**Your instructions:**
Convert the lines from the one containing "As seen in the" through the one containing "3. pixel 442 253", inclusive, into a Markdown table with the columns "Row" and "Line", leaving out blank lines.

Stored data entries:

----

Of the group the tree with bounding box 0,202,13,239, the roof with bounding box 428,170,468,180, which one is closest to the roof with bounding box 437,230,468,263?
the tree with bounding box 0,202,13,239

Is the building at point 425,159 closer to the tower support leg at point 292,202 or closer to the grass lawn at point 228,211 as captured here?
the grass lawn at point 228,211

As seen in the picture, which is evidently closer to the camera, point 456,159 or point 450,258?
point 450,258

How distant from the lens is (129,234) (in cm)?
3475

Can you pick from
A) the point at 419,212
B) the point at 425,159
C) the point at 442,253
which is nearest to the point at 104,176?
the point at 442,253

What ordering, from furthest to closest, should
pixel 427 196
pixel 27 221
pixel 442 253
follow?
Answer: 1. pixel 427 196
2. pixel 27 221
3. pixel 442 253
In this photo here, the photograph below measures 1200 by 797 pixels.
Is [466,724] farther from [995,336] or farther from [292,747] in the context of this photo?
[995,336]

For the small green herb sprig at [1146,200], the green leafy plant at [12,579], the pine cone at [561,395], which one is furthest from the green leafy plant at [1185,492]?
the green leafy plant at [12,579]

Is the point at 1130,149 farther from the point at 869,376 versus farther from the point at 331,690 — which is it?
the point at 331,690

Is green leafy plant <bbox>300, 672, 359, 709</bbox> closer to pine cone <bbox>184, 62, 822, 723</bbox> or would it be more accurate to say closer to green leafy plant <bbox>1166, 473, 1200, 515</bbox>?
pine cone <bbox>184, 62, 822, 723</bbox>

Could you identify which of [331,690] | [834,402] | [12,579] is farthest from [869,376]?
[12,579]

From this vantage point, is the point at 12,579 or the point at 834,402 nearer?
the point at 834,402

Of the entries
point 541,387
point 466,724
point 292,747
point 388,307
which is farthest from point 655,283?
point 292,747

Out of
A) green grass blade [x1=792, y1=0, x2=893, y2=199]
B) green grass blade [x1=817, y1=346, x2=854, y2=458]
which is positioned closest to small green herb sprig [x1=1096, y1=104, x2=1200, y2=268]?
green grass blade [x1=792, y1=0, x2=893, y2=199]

----

**Answer for the task:**
| Row | Line |
|---|---|
| 1 | As seen in the picture, which is evidently closer to the camera, point 456,159 or point 450,258? |
| 2 | point 450,258 |
| 3 | How distant from the lens is (129,234) (in cm)? |
| 4 | 3475 |
| 5 | Can you pick from |
| 6 | A) the point at 419,212 |
| 7 | B) the point at 425,159 |
| 8 | C) the point at 442,253 |
| 9 | which is nearest to the point at 104,176? |
| 10 | the point at 442,253 |
| 11 | What ordering, from furthest to closest, should |
| 12 | pixel 427 196 |
| 13 | pixel 27 221 |
| 14 | pixel 442 253 |
| 15 | follow? |
| 16 | Answer: 1. pixel 427 196 |
| 17 | 2. pixel 27 221 |
| 18 | 3. pixel 442 253 |